Danganronpa Trilogy est une compilation sur PlayStation 4 regroupant les 3 titres canoniques de la licence à savoir Trigger Happy Havoc, Goodbye Despair et Killing Harmony. La compilation est développée par Spike Chunsoft et éditée par NIS America.

Un scénario bien ficelé

Un animé reprend l’intégralité de la trame scénaristique de Trigger Happy Havoc sous le nom de Dangaronpa: The Animation.

Dans Trigger Happy Havoc, nous incarnons un jeune homme du nom de Naegi Makoto faisant sa rentrée dans la célèbre Hope’s Peak Academy. Ce qu’il faut savoir, c’est que ce lycée regroupe l’élite dans tous les domaines. Qui plus est, aucun entretien n’est requis, la sélection se fait par tirage au sort dans une loterie à l’échelle nationale. Ce qui est bizarre, c’est que notre protagoniste n’a pas de « don » particulier dans un domaine, c’est un adolescent normal, il a juste eu la chance d’être tiré au sort et c’est pourquoi il porte l’identifiant « d’Ultimate Lucker » que l’on peut traduire par l’élève le plus chanceux. La vie semble belle pour Naegi sachant qu’il va rejoindre la plus grande institution japonaise et à ce que l’on dit, les élèves qui y ressortent deviennent des personnes riches et puissantes qui réussissent dans la vie. Eh bien, sachez que le cauchemar commence maintenant. À peine rentré dans l’établissement, Naegi se sent mal et perd connaissance. Il se réveille plus tard dans une salle de classe et remarque que cette dernière est barricadée, il décide donc de partir visiter les environs pour en apprendre plus. Lors de son arrivée dans le hall, il fait la connaissance de tous ses camarades, ces derniers lui apprennent que toute l’école est condamnée et qu’aucune issue n’est disponible, ils sont donc tous enfermés dans l’établissement. La panique gagne les élèves quand soudain une annonce se fait entendre, invitant les élèves à se rendre au gymnase pour la cérémonie d’accueil. Ils se rendent donc à l’endroit indiqué et découvrent le principal, un ourson mécanique sadique et déjanté du nom de Monokuma. Ce dernier leur apprend qu’ils sont enfermés pour toujours, mais qu’il existe un moyen pour sortir.
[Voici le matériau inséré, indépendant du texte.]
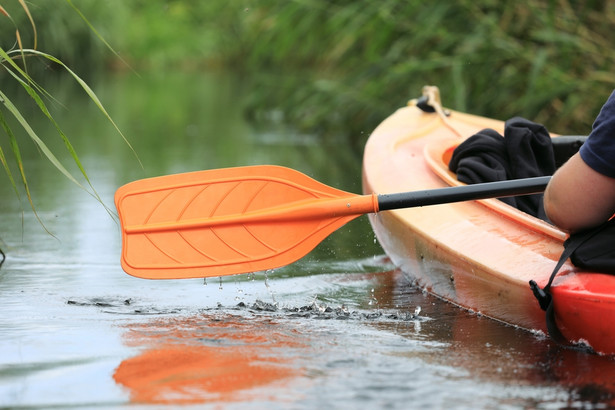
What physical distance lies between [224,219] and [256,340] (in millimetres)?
549

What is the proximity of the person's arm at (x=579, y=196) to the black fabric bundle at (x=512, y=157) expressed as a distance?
28.5 inches

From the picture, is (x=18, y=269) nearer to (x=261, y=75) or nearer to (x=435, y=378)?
(x=435, y=378)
Tuer tous ses camarades… Le cauchemar commence…

Avant de commencer Goodbye Despair, je vous conseille fortement d’avoir terminé la trame de Trigger Happy Havoc, sous peine d’être spoil, mais aussi pour mieux comprendre les références utilisées.

Pour Goodbye Despair, la base du scénario est la même à quelques détails prêts. Nous incarnons Hajime Hinata, un jeune garçon amnésique ayant lui aussi reçu une invitation pour la célèbre Hope’s Peak Academy, mais une fois les présentations faites, votre nouveau professeur, un petit lapin blanc et rose du nom de Usami, vous transportera sur l’île paradisiaque de Jabberwock. Bien sûr, Monokuma n’est jamais très loin et n’attend pas très longtemps pour lancer une nouvelle fois son jeu sadique.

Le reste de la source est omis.